As we looked through piles of paintings on paper, I fell for a small one of a woman who was painting blobs, and whose shirt was covered with blobs as well. I asked Robinson how much it cost, and he wouldn’t tell me, which was sort of curious for someone who posts everyone else’s prices. I suppose the mere fact that I wanted to buy it might have been enough – he could add that data point to his mental record.
Just before I left the studio, I asked him if he was going to the art fairs this week. He said, yes, that he’d been given tickets.
“Maybe I’ll be able to crack the great mystery of the art world,” he said, chuckling.
“What’s that?” I asked.
“The secret of success.”
About the author: Sharon Butler is a painter and the publisher of Two Coats of Paint.
So glad I happened to run into this painter hanging out at an opening. He looked just like his portraits.
Enjoyed this.
A visual, cultural commentator! Thanks for this insightful piece.
A favorite artist. And art writer.
Excellent, very enjoyable studio visit with a particularly prickly and wonderful painter! You are both much appreciated commentators on the scene we are all wallowing in. Loved reading this! Love you both!
I don’t understand why he hasn’t been signed by a major gallery at this point. I have a left-field theory as to why not, but I don’t have an insider’s knowledge of how the NY art world works.

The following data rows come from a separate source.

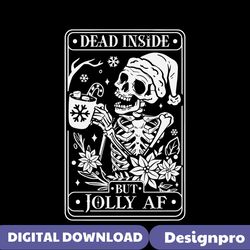 vintage dead inside but jolly af svg digital file for cricut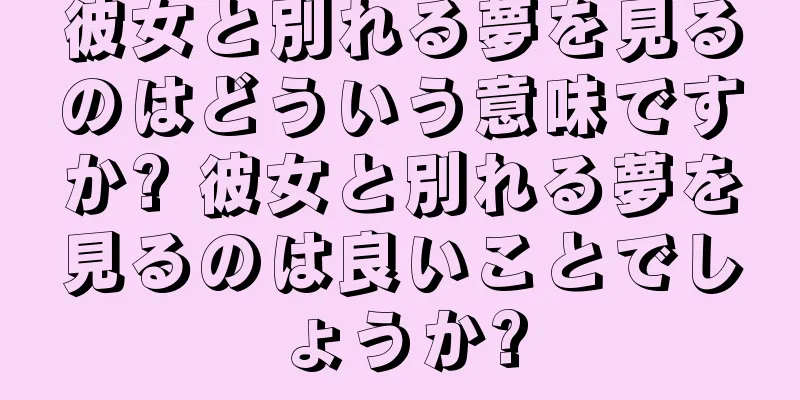 彼女と別れる夢を見るのはどういう意味ですか? 彼女と別れる夢を見るのは良いことでしょうか?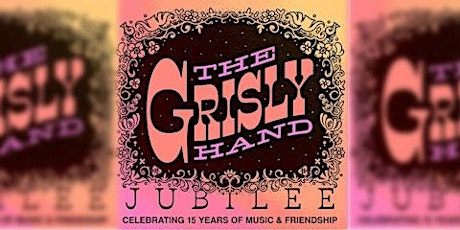 The Grisly Hand Jubilee: Celebrating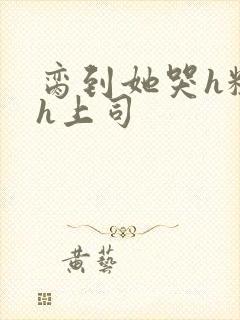 脔到她哭h粗话h上司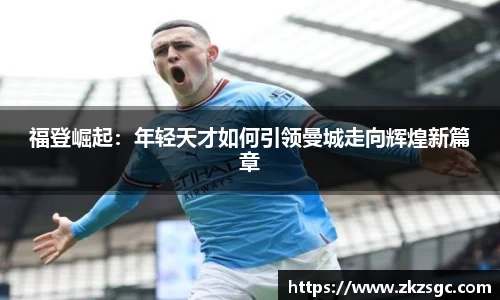 福登崛起：年轻天才如何引领曼城走向辉煌新篇章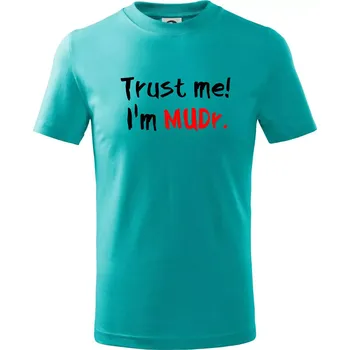 Trust me I´m MUDr. / Věř mi jsem MUDR. - Tričko dětské bavlněné - 98 cm / 2 roky ( Emerald )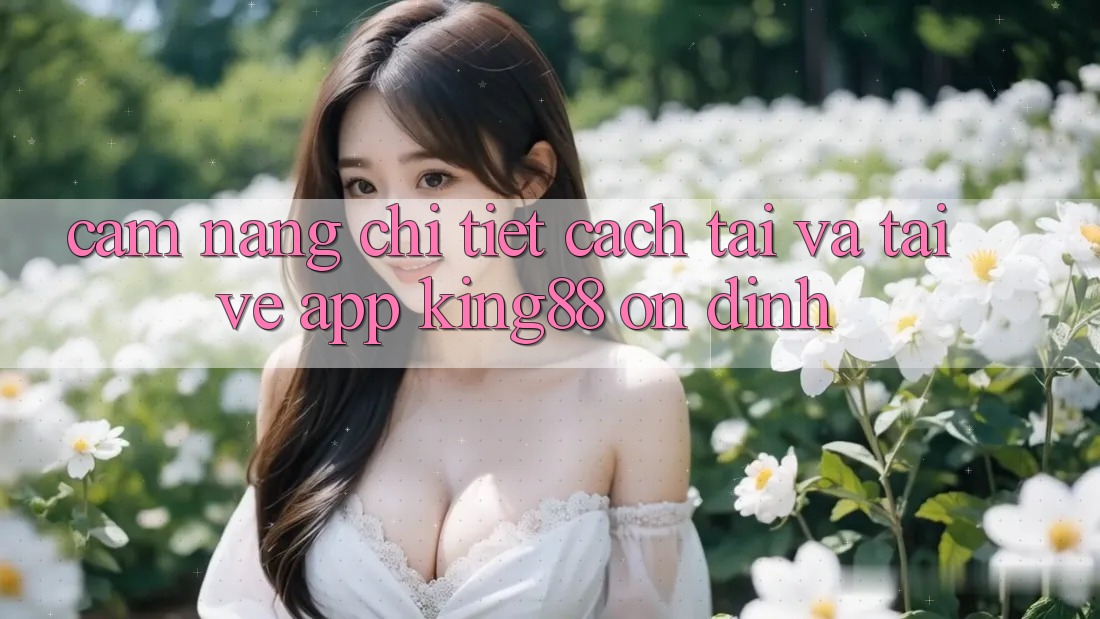 Cẩm nang Chi Tiết Cách Tải Và Tải về App King88 Ổn định Cẩm nang Chi Tiết Cách Tải Và Tải về App King88 Ổn định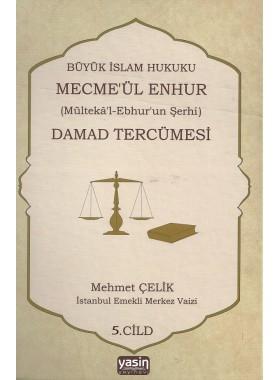 Mecmeül Enhur (Damad Tercümesi) 5. Cilt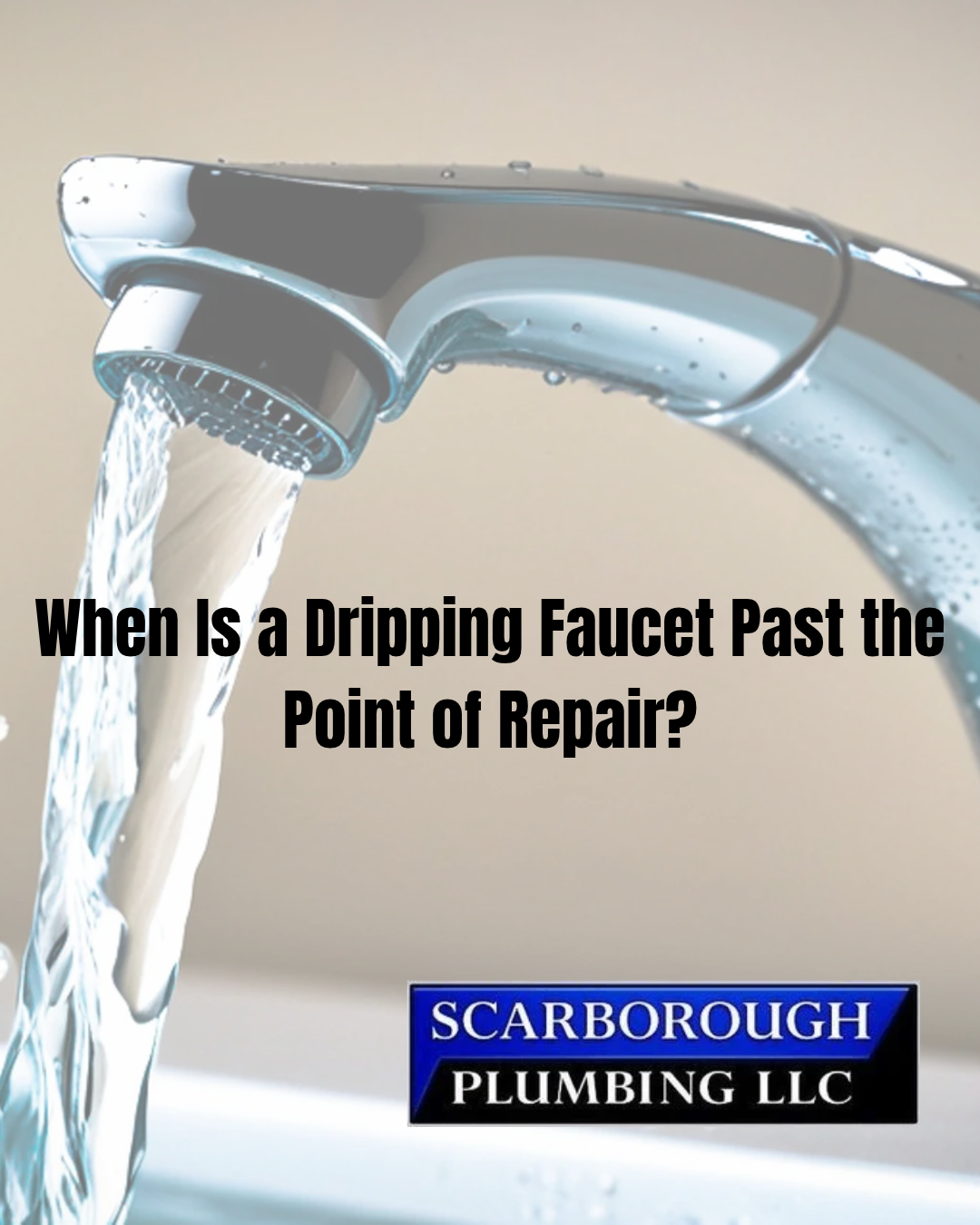 Dripping chrome faucet with text: “When Is a Dripping Faucet Past the Point of Repair?” Scarborough Plumbing LLC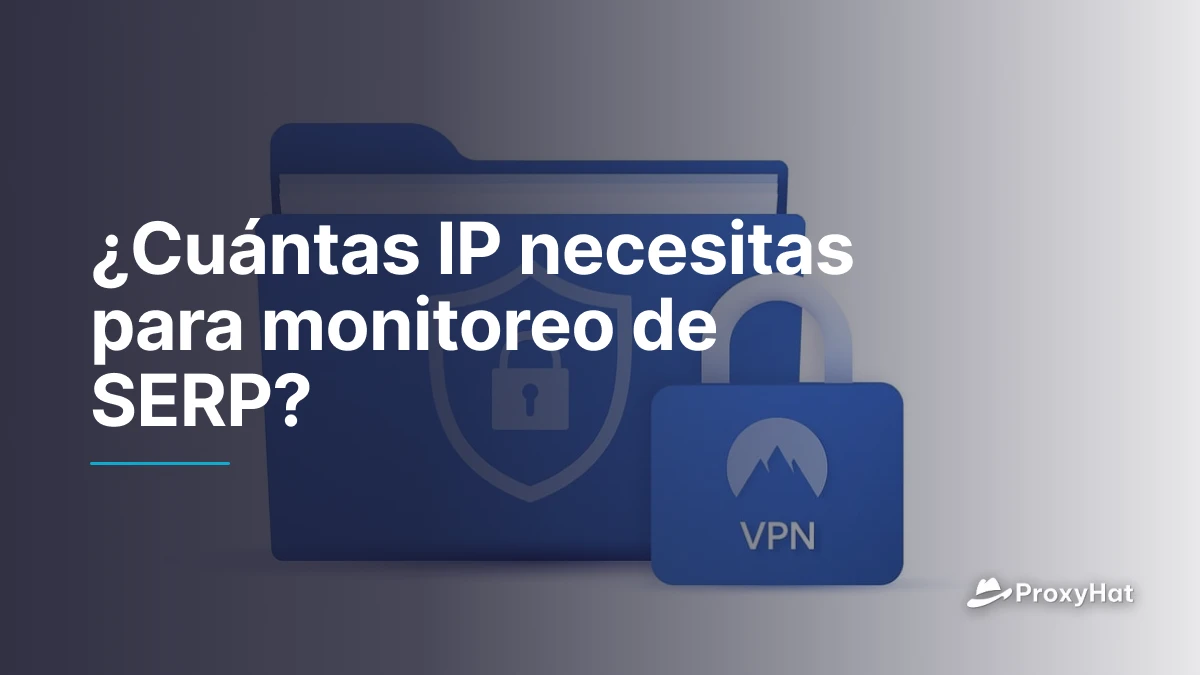 ¿Cuántas IP necesitas para monitoreo de SERP?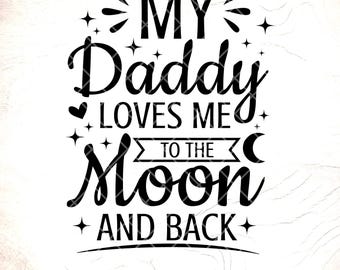Daddy Loves Me To The Moon SVG: Baby Onesie Design,Cricut Cut Files, Digital Download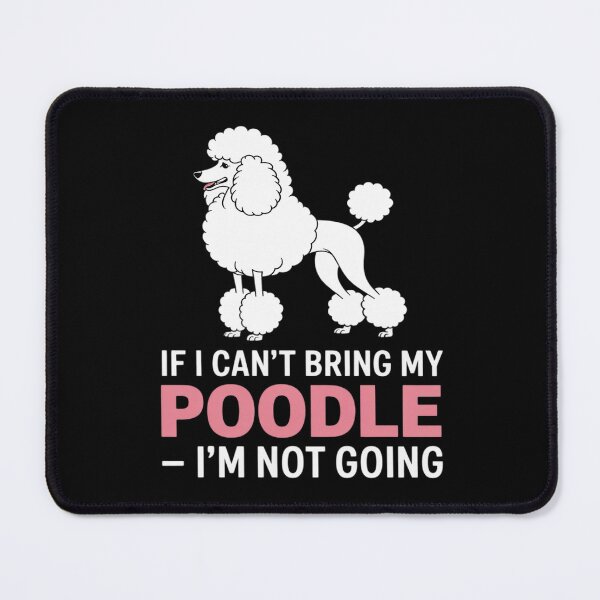Item preview, If I Can’t Bring My Poodle I’m Not Going designed and sold by HardcoreTour.
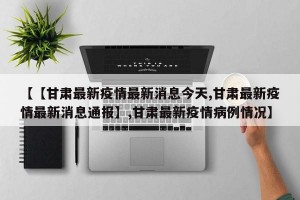 【【甘肃最新疫情最新消息今天,甘肃最新疫情最新消息通报】,甘肃最新疫情病例情况】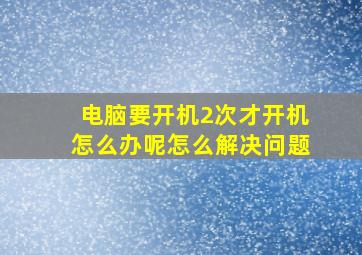 电脑要开机2次才开机怎么办呢怎么解决问题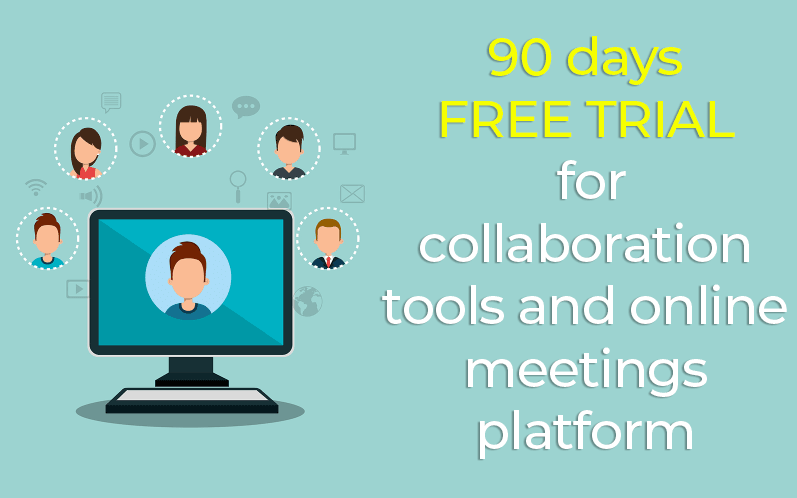 90 days FREE LICENSE for collaboration tools and online meetings platform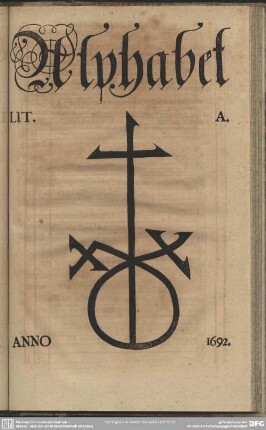 Alphabet Lit. A. Anno 1692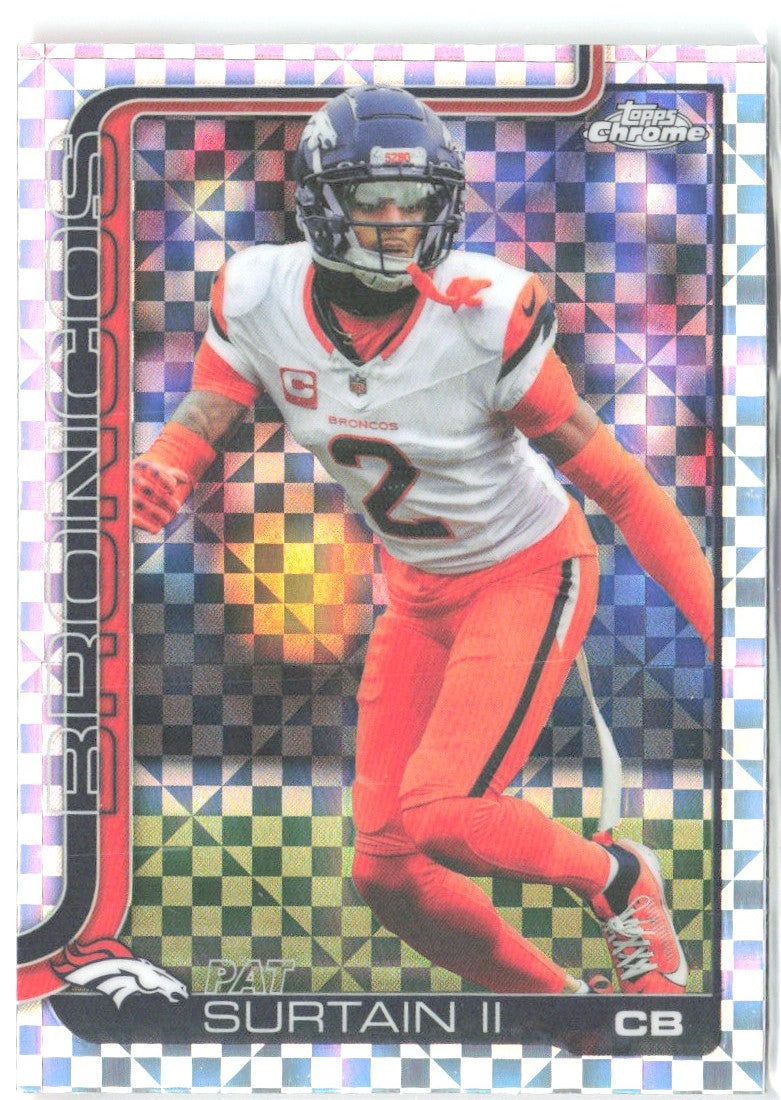 Patrick Surtain II Topps Chrome - X-Fractor 93 2025 Denver Broncos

Let’s hear the left-field theory
outstanding, thank you Sharon, Walter, and two coats of paint!
Fantastic writer, artist and person. Loved reading this, getting a peak into Walter’s studio and his latest ingenious thoughts and work. New York needs to give him a Solo exhibition asap so I can go and be in awe.
So much interesting work in studios. So much bad work in galleries. Thanks for covering this.
Talented AND handsome af.
Loved this essay and it’s ideas of painting; it feels right for this current time.
Fascinating exploration of desire and commercialism in art. Robinson’s blend of AI and traditional painting challenges the boundaries of creation and consumption. A must-read for anyone interested in the evolving art world.
Walter… Great artist and thinker
will be missed
Great article exploring Walter Robinson’s fascinating conceptual approach to painting! His blend of AI technology with traditional techniques creates thought-provoking work.\n\nI particularly appreciate how Robinson challenges traditional notions of artistic authenticity. His use of AI-generated images as source material raises important questions about authorship in contemporary art. The comparison to Sol Lewitt’s conceptual instructions is especially insightful – both demonstrate how ideas can transcend physical execution. His humorous take on artistic stereotypes also cleverly critiques the art world’s mythology.